The oil industry underestimates the impact of changed consumer sentiment on its business: the fight against plastic waste will undermine the demand for oil more than was commonly believed, Interfax reported, citing the Financial Times.

Cafes and restaurants refuse from plastic straws, shops – from disposable bags, in many countries laws are being passed on restricting disposable packaging in various fields. Is it too early for these changes to affect oil and gas companies?

Now more than half of the global oil demand is provided by transportation. Petrochemicals account for only 15% of oil consumption, but the International Energy Agency (IEA) expects this share to reach 50% by 2040. Petrochemical enterprises will remain the main source of demand for oil, growth in which will accelerate and not slow down, as in other segments.

However, some experts believe it is an erroneous assumption that in the next two decades, the demand for plastics and their products will grow significantly faster than the global economy, as it has been in recent decades.

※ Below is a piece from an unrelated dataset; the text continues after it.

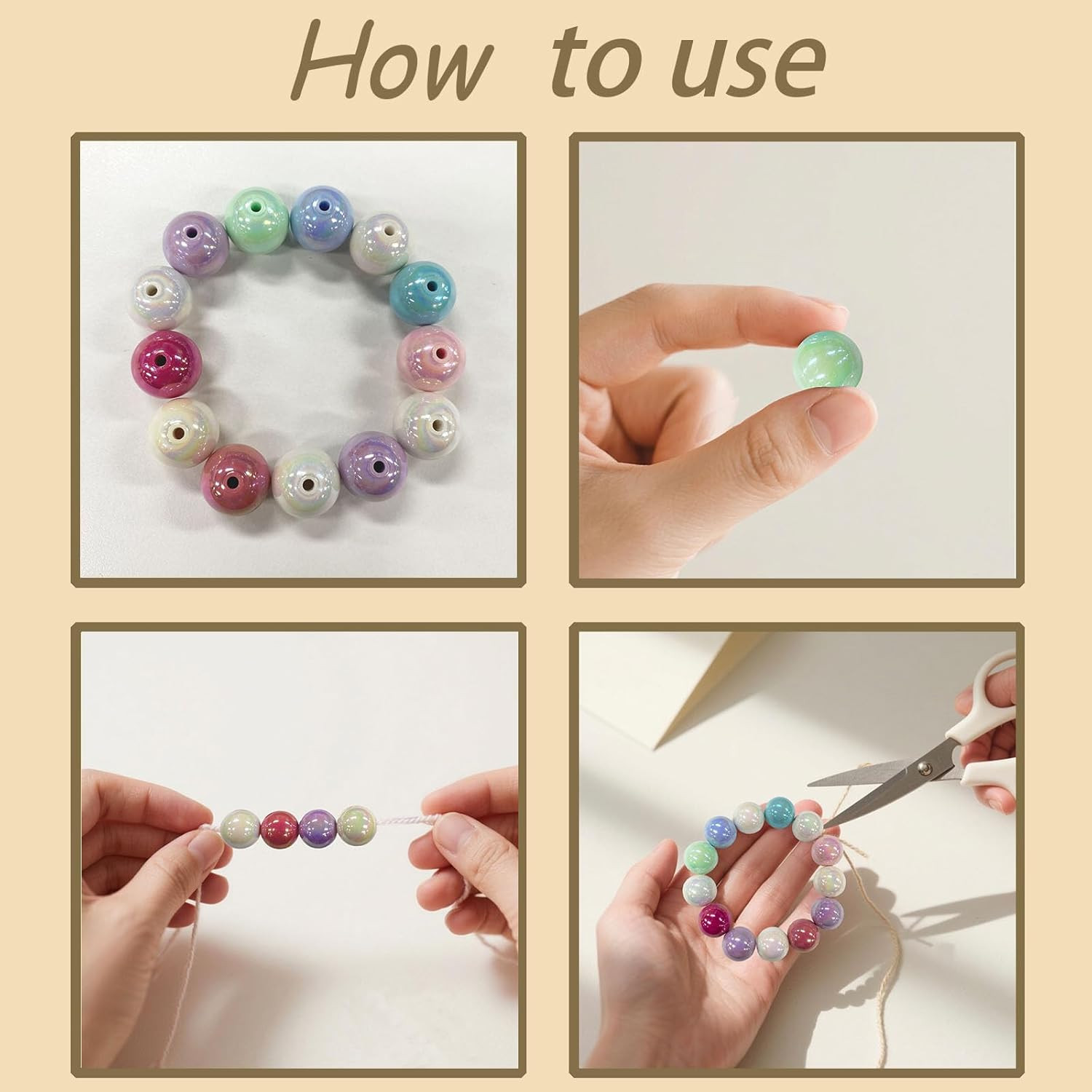 How to use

The forecasts of the IEA and other companies and organizations come from a consistently high consumption of plastics – with an average growth of 3% per year in 2017–2040. To this end, today’s emerging markets must retain existing consumption patterns. In addition, the expectations must be realized that the “invisible plastic” (components of the digital infrastructure, smartphones and other electronic devices) will become a new irreplaceable source of demand.

However, now 45% of all plastic produced in the world goes to packaging materials, while electronics only 7%. Reducing the use of plastic bags and a number of other types of plastic can slow down the growth of its total consumption by half in the next two decades, thereby weakening the prospects for demand for oil.

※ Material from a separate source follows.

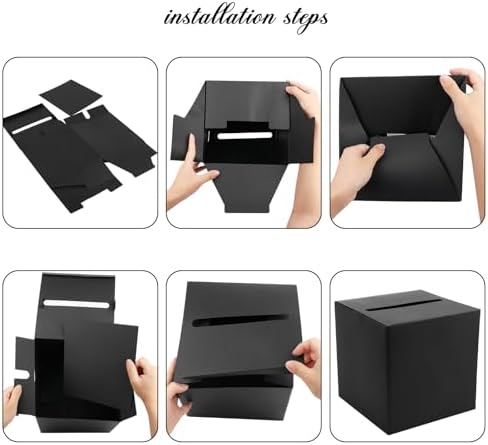 installation steps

Earlier it was reported that the European Parliament Committee on the Environment voted to ban in the European Union from 2021 the use of disposable plastic products, which account for more than 70% of marine garbage.

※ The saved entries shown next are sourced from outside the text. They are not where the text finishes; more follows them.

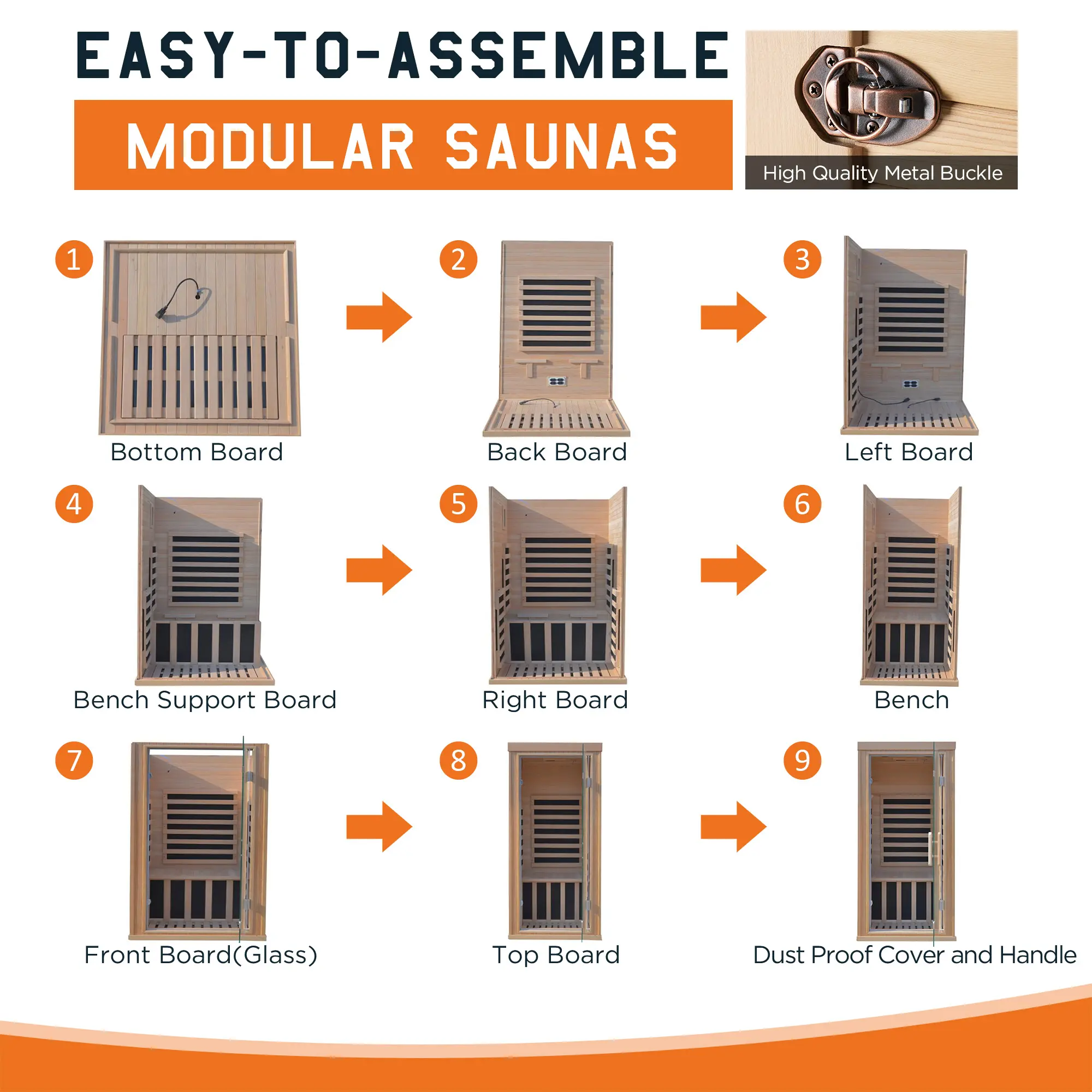 EASY-TO-ASSEMBLE

MODULAR SAUNAS

High Quality Metal Buckle

1
Bottom Board

2
Back Board

3
Left Board

4
Bench Support Board

5
Right Board

6
Bench

7
Front Board(Glass)

8
Top Board

9
Dust Proof Cover and Handle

Earlier it was reported that Moldova, starting in 2019, will begin to abandon plastic bags. Failure will take place in several stages. In Georgia, in order to reduce environmental pollution, since October 1, 2018, the production, import and sale of oxo-degradable plastic bags less than 15 microns thick is prohibited.

In New Zealand, disposable plastic bags will also be banned from July 2019.
In early August, banned the use of disposable plastic bags banned in Chile. Other countries that have banned the use of plastic bags are Zimbabwe, Australia, the United Kingdom and Kenya.